La religión sin renuncia tiene un atractivo evidente. Pero no todas sus consecuencias culturales son evidentemente positivas. A falta del ideal de castidad, es menos probable que se quieran formar familias. A falta del ideal de solidaridad, habrá más gente que viva, envejezca y muera sola. El paisaje social que damos por sentado es uno que muchas generaciones anteriores consideraban antiutópico: el sexo y la reproducción se han vuelto mercancías, los adultos disfrutan de su libertad a costa de los intereses de los menores, hay menos niños que crecen con su padre y su madre, y de hecho cada vez nacen menos niños.

Así que hay sombras en nuestra sociedad liberada, dudas que reptan sigilosamente por los bordes, momentos en que los regaños, los moralistas e incluso el papa parecen tener razón.
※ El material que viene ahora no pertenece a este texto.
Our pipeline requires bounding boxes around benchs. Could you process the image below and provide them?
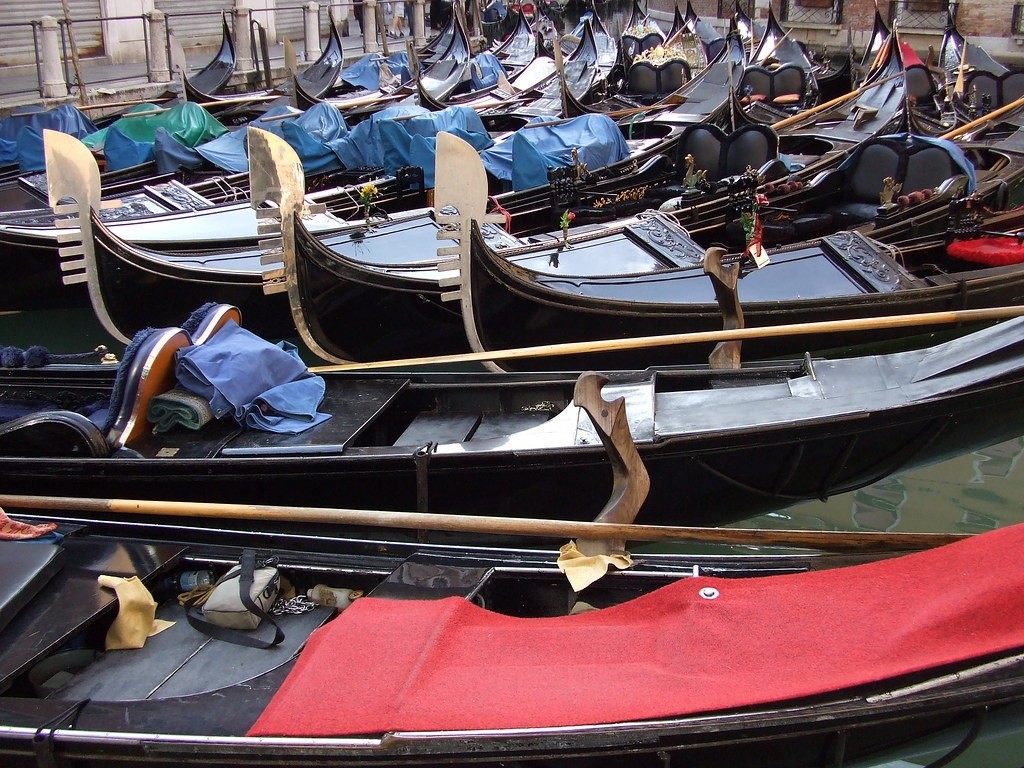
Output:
[0,544,184,684]
[220,381,413,458]
[255,563,496,737]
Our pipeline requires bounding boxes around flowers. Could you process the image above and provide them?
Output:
[358,184,379,214]
[559,210,578,231]
[741,192,769,241]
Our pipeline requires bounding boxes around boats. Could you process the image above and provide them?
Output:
[0,308,1024,510]
[431,66,1024,354]
[1,493,1024,768]
[0,0,1009,363]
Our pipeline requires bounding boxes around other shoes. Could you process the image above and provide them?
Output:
[360,33,363,36]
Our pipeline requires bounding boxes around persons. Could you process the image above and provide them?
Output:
[429,0,442,37]
[353,0,363,37]
[378,0,414,38]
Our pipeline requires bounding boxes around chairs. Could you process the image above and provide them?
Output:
[825,142,955,220]
[962,69,1024,120]
[739,62,806,107]
[659,124,779,195]
[701,37,726,65]
[618,33,664,64]
[624,58,692,101]
[904,65,937,111]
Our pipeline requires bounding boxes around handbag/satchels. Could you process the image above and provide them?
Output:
[184,549,285,648]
Esto quizá ayude a explicar la extraña y contradictoria postura defensiva con que se recibe el persistente rechazo de la Iglesia Católica a simplemente bendecir todo nuevo desarrollo y llamarlo progreso. (A nadie le importa lo que piense el papa... ¡pero exigimos que piense exactamente como nosotros!)

Esto también explica que la justificada indignación moral con la que la prensa secular ha cubierto los escándalos de la Iglesia suela tener un subtexto de exculpación y alivio. (Ellos se convirtieron en jueces para los demás, pero sus propios “ideales” solo los llevaron a la represión y la perversión. Afirman estar por encima del materialismo, pero obviamente están en esto por la misma razón que todos los demás...)

Para que el catolicismo tenga un futuro en el mundo occidental como algo más que un contrapunto, un Otro y un símbolo del pasado de oscurantismo que afortunadamente dejamos atrás, sus jerarcas necesitan poner un ejemplo que contradiga a esas voces. Primero que nada, para eso se necesita una generación de sacerdotes y obispos que mantengan normas muy elevadas: más elevadas que las de sus predecesores inmediatos y que las del resto del mundo.

Y del papa se requiere más que un nombre evocativo y una postura humilde. El catolicismo necesita a alguien como Pío V, el papa santo del siglo XVI ante cuya tumba oró Francisco al día siguiente de su elevación: un hombre con fuerte sentido de la disciplina cuya labor de limpieza, especialmente en el concilio de Trento, ayudó a hacer frente a la reforma protestante. El Vaticano necesita una depuración desde arriba, para permitir una verdadera renovación desde la base. Y la Iglesia en su conjunto necesita ofrecer y encarnar la prueba de que en Roma, en la parroquia del barrio y en todos los niveles intermedios, se puede vivir la alternativa que predica el catolicismo.